Exercise instructions >> When you set down the entries, keep every word exactly as it is but drop the pictures.

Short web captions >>

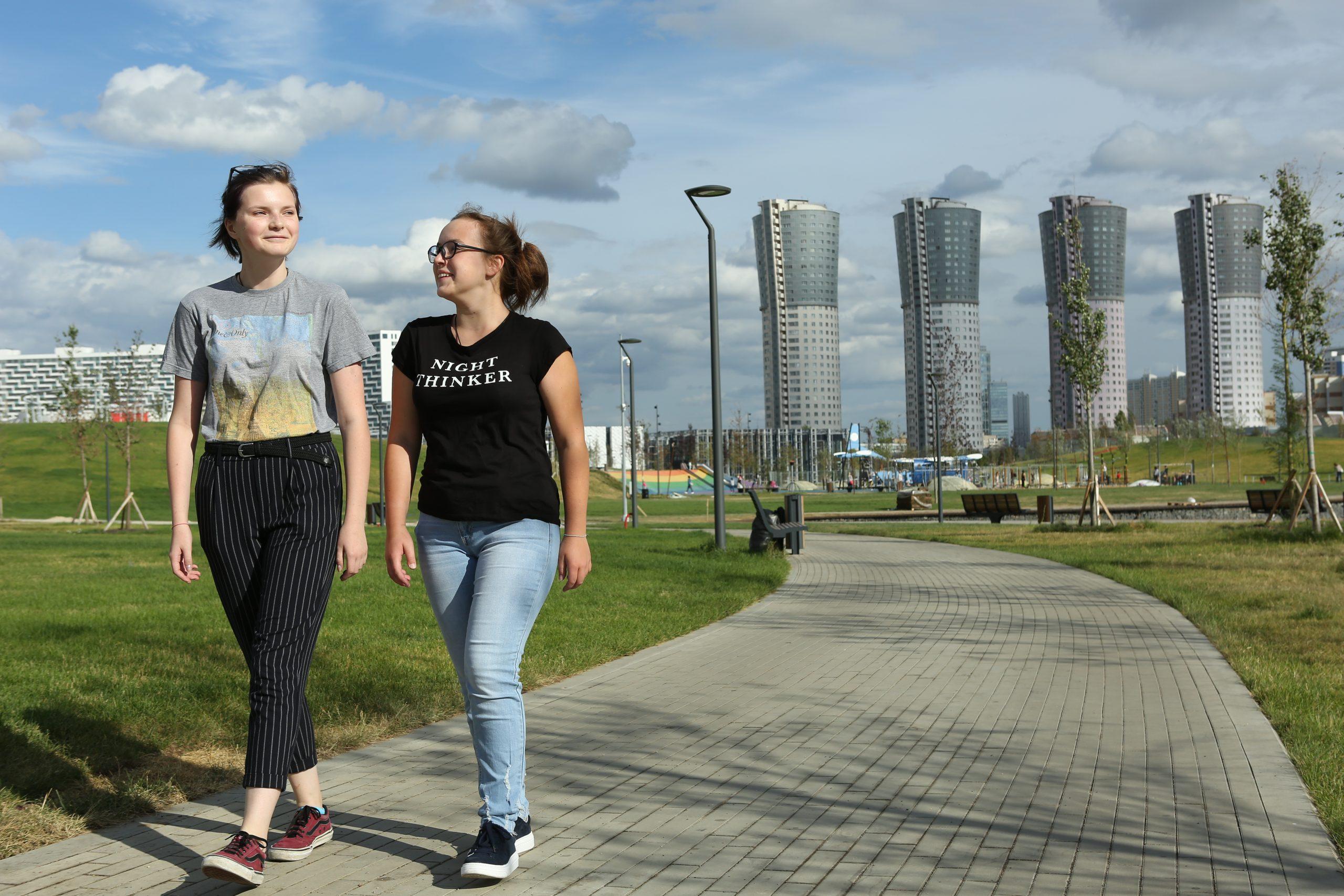 Столичные подростки пройдут стажировку в рамках проекта «Московское долголетие»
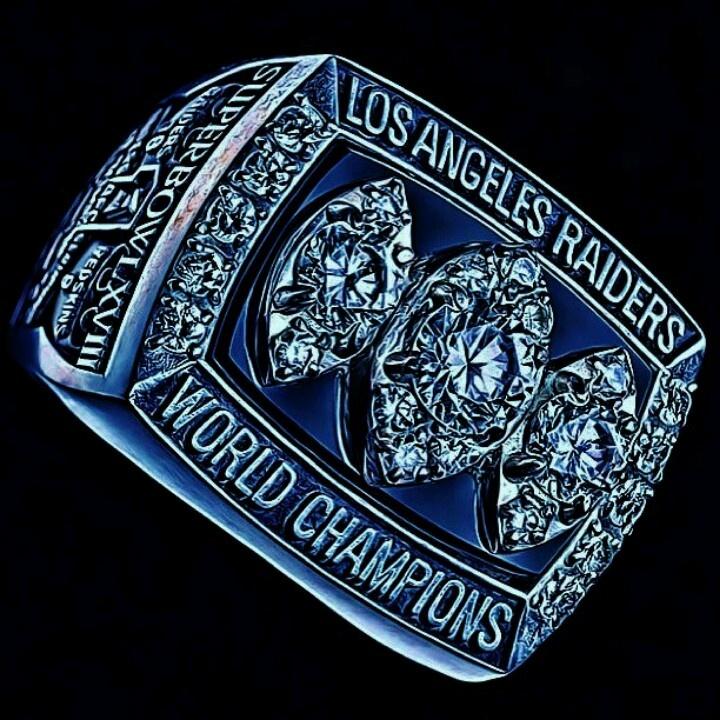 Los Angeles Raiders Super Bowl Ring
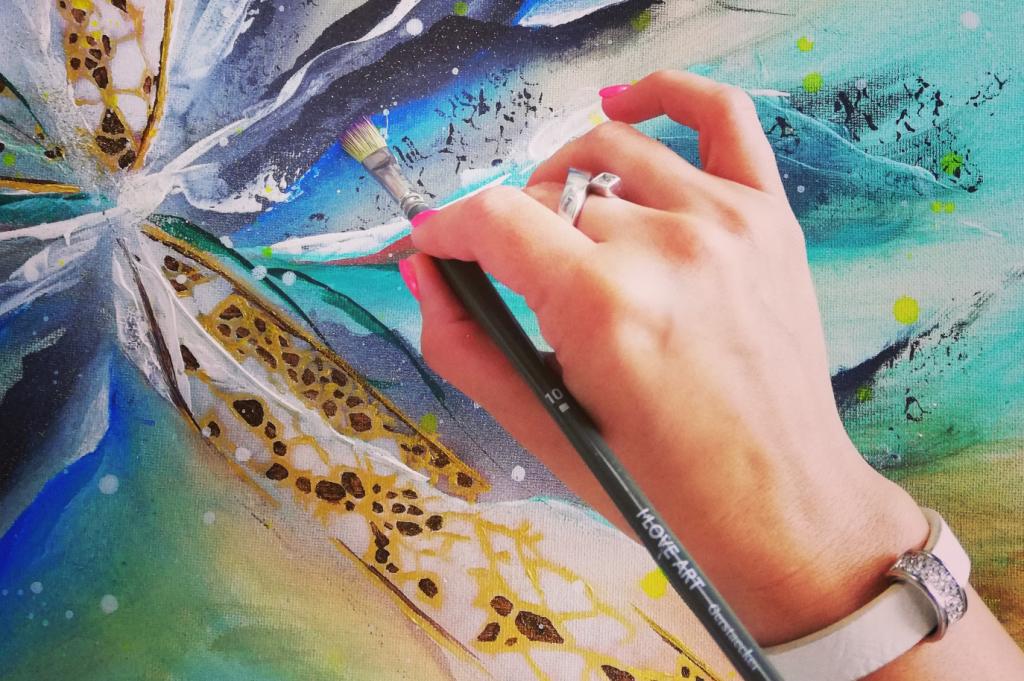 Halina, Schirmer, malt Bild, Hand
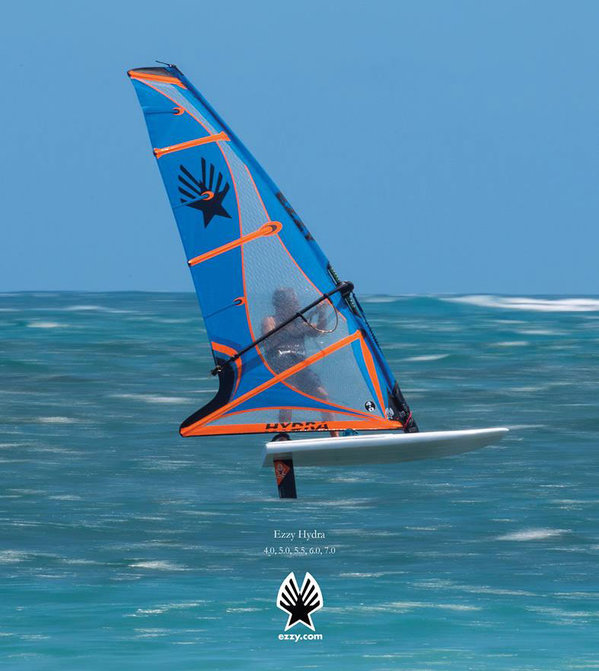 Ezzy Hydra windfoiling action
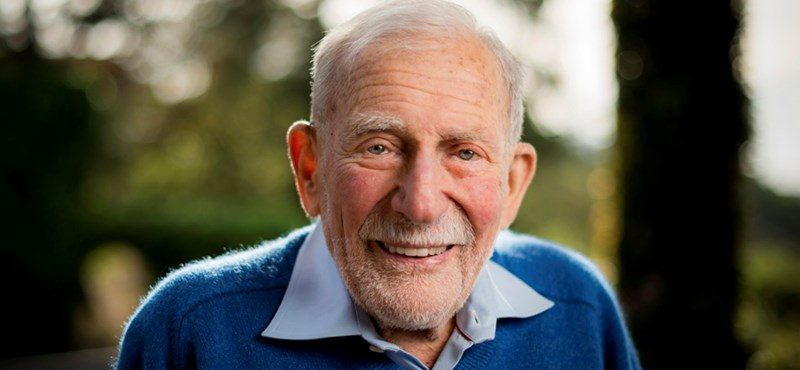 101 évesen meghalt az óceánok Einsteinje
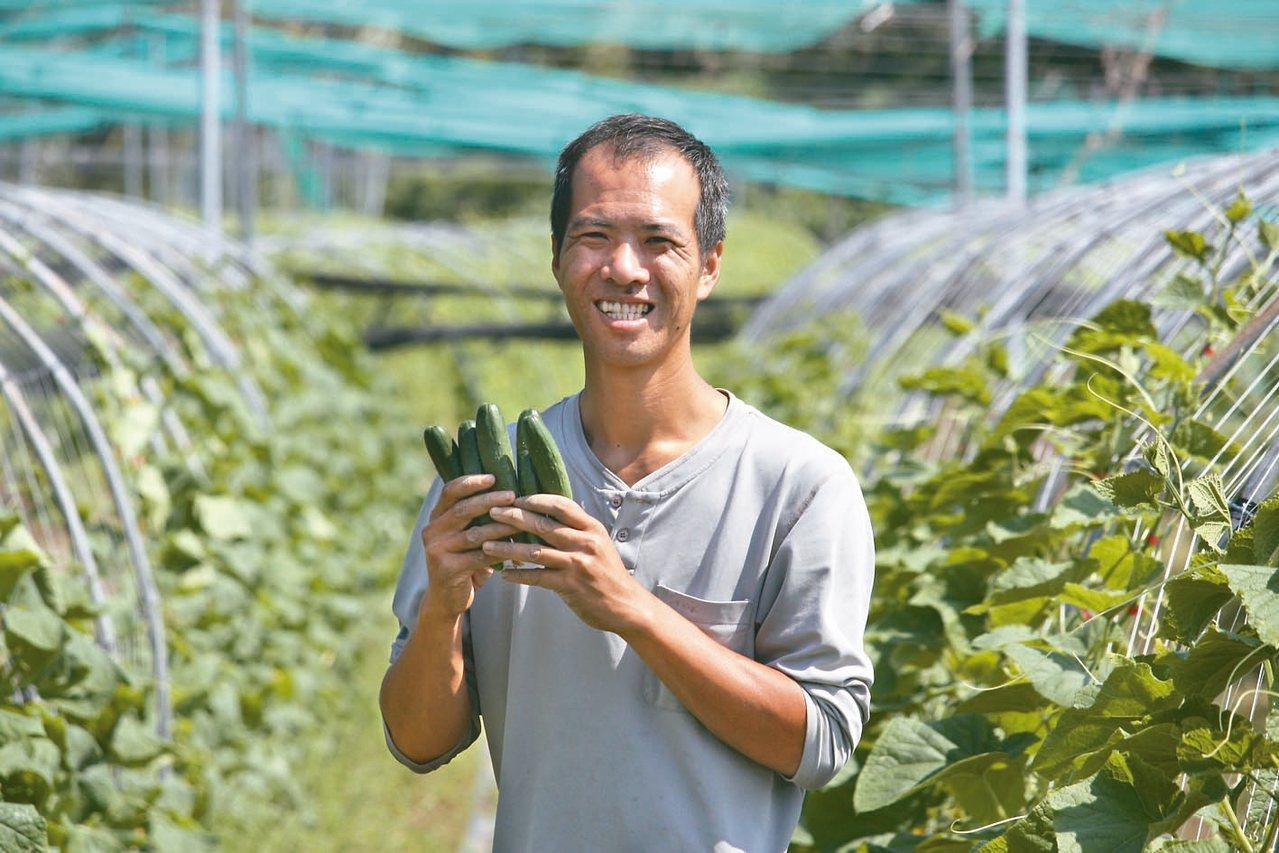 廖家助採友善農法並與北部餐廳契作,產地直送,讓消費者吃得安心。 記者潘俊偉/攝影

Result of this exercise >>
 Столичные подростки пройдут стажировку в рамках проекта «Московское долголетие»
 Los Angeles Raiders Super Bowl Ring
 Halina, Schirmer, malt Bild, Hand
 Ezzy Hydra windfoiling action
 101 évesen meghalt az óceánok Einsteinje
 廖家助採友善農法並與北部餐廳契作,產地直送,讓消費者吃得安心。 記者潘俊偉/攝影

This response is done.